海老蟹の夏休み
 ザリガニ釣りの最中に見せた微笑みと同じ、明るく爽やかな表情。
 そして、「お疲れさん」という労いの言葉には、温かみと、朋絵に対する気遣いが感じられる。

 じっと見返されて心地が悪いのか、彼はぎこちなく顔を横に向けて朋絵から離れた。
 そして、三日月池の周りをゆっくりと歩き始める。

 夕焼けのせいではなく、彼が赤くなったのがわかった。
 恥ずかしいのか、それとも照れくさいのか不明だけれど、本当に、茹でたての海老か蟹のようだ。
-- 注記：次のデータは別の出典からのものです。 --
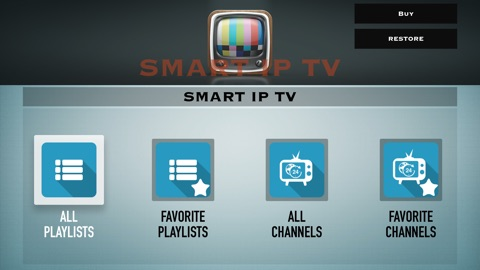 IPTV Television - M3U Player | App Price Drops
 朋絵は、池を時計回りに移動する沢木を見ながら、ある想像をした。
 最初に受けたクールな印象は、あれはもしかして、彼の緊張感によるものではないか。
 人に対して、ひどく不器用なのかもしれない。

 朋絵は急に親近感が湧いてきて、なんとなく彼のあとをついて歩いた。

 池はその名の通り三日月形で、円にすると直径は5メートルくらいのもの。
 それほど大きくないのに、子どもの頃は、もっと広くて深いように思えた。不透明に濁った色は沼のようで、ちょっと怖くもあった。
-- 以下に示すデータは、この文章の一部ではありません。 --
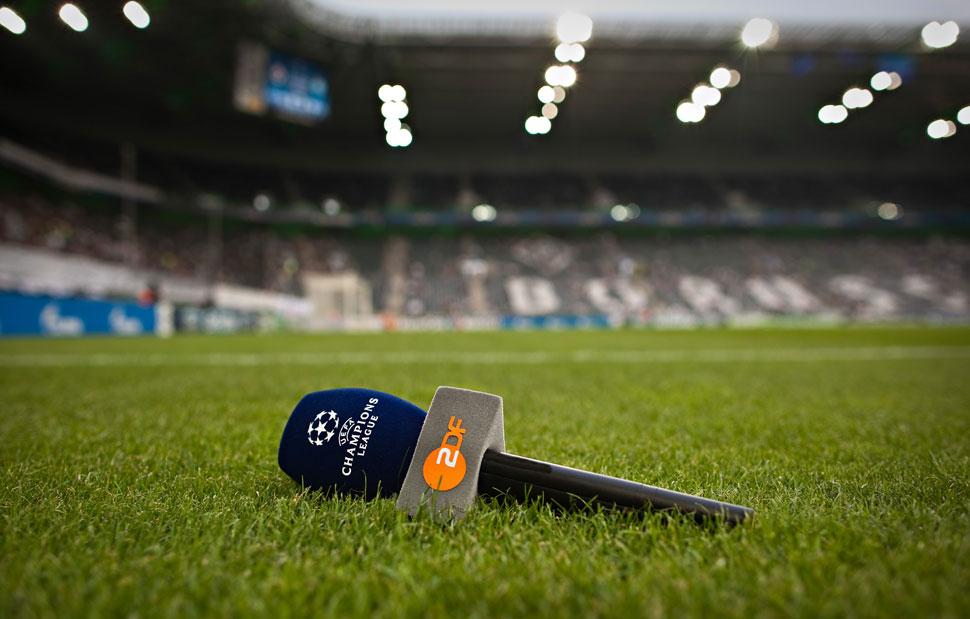 Champions League übertragen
 そんなことを考えながらついていくと、沢木が不意に立ち止まる。池に覆い被さるように枝を伸ばす、大樹の根元だ。豊かに葉を茂らせるクスノキは、今も昔も池の主のように堂々としている。

 沢木は少し考えるふうにしてから、屈みこんで何か拾う。
 朋絵のほうを向くと、黙ってそれを差し出した。